Rede von
Elke
Ferner
- Parteizugehörigkeit zum Zeitpunkt der Rede:
(SPD)
- Letzte offizielle eingetragene Parteizugehörigkeit: (SPD)
Herr Präsident! Liebe Kollegen und Kolleginnen! Ich möchte zunächst einmal ein paar Worte zu dem sagen, was Kollege Friedrich zum Schluß seiner Rede gesagt hat.
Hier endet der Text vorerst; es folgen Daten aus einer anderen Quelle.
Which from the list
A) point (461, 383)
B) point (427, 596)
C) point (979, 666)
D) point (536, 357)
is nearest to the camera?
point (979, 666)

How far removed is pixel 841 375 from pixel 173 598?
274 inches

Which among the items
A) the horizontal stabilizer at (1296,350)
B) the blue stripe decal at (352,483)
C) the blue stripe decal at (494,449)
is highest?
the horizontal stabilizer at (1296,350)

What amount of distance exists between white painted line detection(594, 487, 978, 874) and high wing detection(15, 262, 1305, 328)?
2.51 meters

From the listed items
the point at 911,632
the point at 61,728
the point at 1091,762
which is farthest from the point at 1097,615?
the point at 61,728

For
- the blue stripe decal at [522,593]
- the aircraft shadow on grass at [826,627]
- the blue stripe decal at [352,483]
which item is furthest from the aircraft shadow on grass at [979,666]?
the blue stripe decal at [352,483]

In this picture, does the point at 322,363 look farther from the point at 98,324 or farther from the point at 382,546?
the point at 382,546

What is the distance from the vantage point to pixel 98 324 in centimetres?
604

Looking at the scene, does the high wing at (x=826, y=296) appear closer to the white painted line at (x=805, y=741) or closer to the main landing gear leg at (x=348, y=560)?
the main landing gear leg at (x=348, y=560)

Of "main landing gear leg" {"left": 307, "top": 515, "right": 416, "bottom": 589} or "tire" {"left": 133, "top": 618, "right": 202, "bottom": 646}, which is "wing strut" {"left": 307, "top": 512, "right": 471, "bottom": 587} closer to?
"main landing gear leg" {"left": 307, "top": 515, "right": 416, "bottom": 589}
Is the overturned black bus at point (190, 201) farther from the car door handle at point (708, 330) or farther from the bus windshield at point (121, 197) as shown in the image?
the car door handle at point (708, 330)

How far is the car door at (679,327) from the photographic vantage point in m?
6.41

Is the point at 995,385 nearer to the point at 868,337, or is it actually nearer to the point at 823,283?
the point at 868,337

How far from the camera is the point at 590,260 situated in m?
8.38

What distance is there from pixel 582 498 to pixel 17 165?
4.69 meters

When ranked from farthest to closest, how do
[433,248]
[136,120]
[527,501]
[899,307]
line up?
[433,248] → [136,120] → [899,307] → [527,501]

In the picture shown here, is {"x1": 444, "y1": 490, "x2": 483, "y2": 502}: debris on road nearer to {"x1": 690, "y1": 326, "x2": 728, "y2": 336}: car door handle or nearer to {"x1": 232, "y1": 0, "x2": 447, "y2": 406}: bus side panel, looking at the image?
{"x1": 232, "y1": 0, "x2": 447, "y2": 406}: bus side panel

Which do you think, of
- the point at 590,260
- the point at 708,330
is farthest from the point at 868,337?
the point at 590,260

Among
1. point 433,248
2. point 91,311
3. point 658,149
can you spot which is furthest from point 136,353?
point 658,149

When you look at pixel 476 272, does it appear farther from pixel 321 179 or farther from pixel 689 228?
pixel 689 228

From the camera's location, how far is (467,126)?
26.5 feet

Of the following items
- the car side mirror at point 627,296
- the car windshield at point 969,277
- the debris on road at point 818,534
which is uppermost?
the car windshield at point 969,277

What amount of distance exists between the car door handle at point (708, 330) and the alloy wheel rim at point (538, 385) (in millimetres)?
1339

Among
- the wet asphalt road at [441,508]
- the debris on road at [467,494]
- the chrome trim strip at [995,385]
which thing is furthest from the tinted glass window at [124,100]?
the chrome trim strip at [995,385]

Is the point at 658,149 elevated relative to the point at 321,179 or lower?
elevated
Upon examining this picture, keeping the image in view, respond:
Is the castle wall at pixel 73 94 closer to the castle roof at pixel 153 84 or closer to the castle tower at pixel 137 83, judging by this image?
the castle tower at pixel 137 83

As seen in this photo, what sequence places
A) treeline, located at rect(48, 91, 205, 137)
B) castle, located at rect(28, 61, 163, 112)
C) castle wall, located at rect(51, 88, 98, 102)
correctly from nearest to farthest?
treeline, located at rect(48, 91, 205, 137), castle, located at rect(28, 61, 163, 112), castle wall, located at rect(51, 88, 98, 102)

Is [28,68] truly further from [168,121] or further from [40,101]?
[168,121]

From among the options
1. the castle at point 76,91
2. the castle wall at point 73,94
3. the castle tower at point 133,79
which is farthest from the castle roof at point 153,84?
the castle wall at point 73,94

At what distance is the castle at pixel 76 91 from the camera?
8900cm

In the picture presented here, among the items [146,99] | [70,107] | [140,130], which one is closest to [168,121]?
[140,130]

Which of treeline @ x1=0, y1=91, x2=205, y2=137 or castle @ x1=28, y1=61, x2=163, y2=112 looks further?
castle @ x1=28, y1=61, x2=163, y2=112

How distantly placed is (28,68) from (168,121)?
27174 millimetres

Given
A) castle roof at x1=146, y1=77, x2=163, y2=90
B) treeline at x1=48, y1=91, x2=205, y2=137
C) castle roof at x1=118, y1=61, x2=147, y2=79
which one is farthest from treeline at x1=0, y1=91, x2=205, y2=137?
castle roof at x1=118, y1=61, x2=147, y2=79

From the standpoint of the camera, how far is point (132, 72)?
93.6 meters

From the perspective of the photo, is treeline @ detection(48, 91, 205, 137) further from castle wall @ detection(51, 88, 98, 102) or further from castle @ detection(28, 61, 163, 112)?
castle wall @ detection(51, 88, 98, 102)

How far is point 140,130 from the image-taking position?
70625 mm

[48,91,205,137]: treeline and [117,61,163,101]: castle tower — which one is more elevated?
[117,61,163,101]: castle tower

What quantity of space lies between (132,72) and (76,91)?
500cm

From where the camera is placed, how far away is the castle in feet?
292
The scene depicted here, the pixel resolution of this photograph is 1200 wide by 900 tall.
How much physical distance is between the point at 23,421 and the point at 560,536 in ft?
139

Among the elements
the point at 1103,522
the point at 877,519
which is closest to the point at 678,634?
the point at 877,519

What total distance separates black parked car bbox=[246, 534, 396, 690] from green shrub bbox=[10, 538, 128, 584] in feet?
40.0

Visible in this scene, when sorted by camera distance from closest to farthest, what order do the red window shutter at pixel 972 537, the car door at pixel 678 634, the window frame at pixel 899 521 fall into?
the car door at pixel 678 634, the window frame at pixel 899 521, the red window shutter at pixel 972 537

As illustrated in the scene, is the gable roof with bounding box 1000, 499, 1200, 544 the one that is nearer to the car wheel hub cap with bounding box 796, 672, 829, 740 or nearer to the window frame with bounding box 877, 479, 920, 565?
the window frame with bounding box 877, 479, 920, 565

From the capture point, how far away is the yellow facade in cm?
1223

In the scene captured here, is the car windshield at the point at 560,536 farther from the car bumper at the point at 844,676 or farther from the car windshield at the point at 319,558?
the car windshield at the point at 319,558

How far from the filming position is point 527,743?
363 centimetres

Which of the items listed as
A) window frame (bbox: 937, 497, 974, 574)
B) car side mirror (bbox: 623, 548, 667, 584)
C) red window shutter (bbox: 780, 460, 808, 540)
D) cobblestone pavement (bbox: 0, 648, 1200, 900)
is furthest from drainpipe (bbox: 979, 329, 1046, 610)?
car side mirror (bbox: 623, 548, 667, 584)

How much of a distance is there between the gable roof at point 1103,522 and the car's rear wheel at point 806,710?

Sich bei diesem unsäglichen Steuerreformpaket, das die Koalition beschlossen hat, ausgerechnet ein winziges Teilstück, nämlich die Tonnagesteuer, herauszugreifen
und das Scheitern jetzt der SPD anzulasten, ist nun wirklich etwas billig.
Mit Ihrer Steuerreform wäre es sicherlich noch zu weiteren Einbrüchen auf dem Arbeitsmarkt gekommen. Wir sind froh, daß der Spuk Ihrer Koalition im September nächsten Jahres vorbei sein wird.
Sie, Herr Wissmann, tun ja geradezu so, als seien die Mittel für die regionalen Bahnbetriebsgesellschaften eine Morgengabe des Bundes an die Länder.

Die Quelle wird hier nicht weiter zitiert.